* _Excerpt provided_:
--*--

The input values of the elements of depend_x
are not specified (must not matter).
Upon return, for \(j = 0 , \ldots , n-1\),
depend_x [ j ] is true if the values of interest depend
on the value of ax [ j ] in the corresponding atomic function call.
Optimize¶
Parameters and variables, that the values of interest do not depend on, may get removed by optimization . The corresponding values in taylor_x (after optimization has removed them) are currently zero, but perhaps these should be changed back to nan.
depend_y¶
This vector has size equal to the number of results for this atomic function;
i.e. m = ay . size
() (see ay ).
For \(i = 0 , \ldots , m-1\),
depend_y [ i ] is true if the values of interest depend
on the value of ay [ i ] in the corresponding atomic function call.
ok¶
If this calculation succeeded, ok is true. Otherwise, it is false.
Example¶
The following is an example rev_depend
definition taken from
atomic_four_norm_sq.cpp :
bool rev_depend(
size_t call_id ,
CppAD::vector<bool>& depend_x ,
const CppAD::vector<bool>& depend_y ) override
{ size_t n = depend_x.size();
# ifndef NDEBUG
size_t m = depend_y.size();
assert( call_id == 0 );
assert( m == 1 );
# endif
for(size_t j = 0; j < n; ++j)
depend_x[j] = depend_y[0];
//
return true;
}

--*--

* _Provided material_:
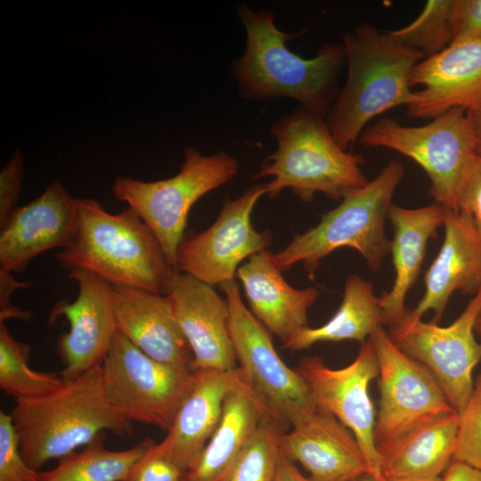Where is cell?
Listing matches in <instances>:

--*--

* _Required tasks_:
**1.** Using the rev_depend documentation, decide whether each statement agrees with it. Answer yes or no for each, and quote the deciding words exactly.
(a) The size of depend_y equals the number of results for the atomic function.
(b) Values in taylor_x that optimization has removed are currently nan.
(c) The input values of the elements of depend_x must be set to false beforehand.
**2.** Please list every parameter name in the example rev_depend definition shown in the rev_depend documentation.
**3.** Repeat a passage of the rev_depend documentation. Start at the words "Upon return, for" and end after "() (see ay ).".
The listing plays no part in any of this work.

* _Solution list_:
**1.**
(a) Yes: "This vector has size equal to the number of results for this atomic function"
(b) No: "are currently zero, but perhaps these should be changed back to nan."
(c) No: "are not specified (must not matter)."

**2.** call_id, depend_x, depend_y

**3.**
Upon return, for \(j = 0 , \ldots , n-1\),
depend_x [ j ] is true if the values of interest depend
on the value of ax [ j ] in the corresponding atomic function call.
Optimize¶
Parameters and variables, that the values of interest do not depend on, may get removed by optimization . The corresponding values in taylor_x (after optimization has removed them) are currently zero, but perhaps these should be changed back to nan.
depend_y¶
This vector has size equal to the number of results for this atomic function;
i.e. m = ay . size
() (see ay ).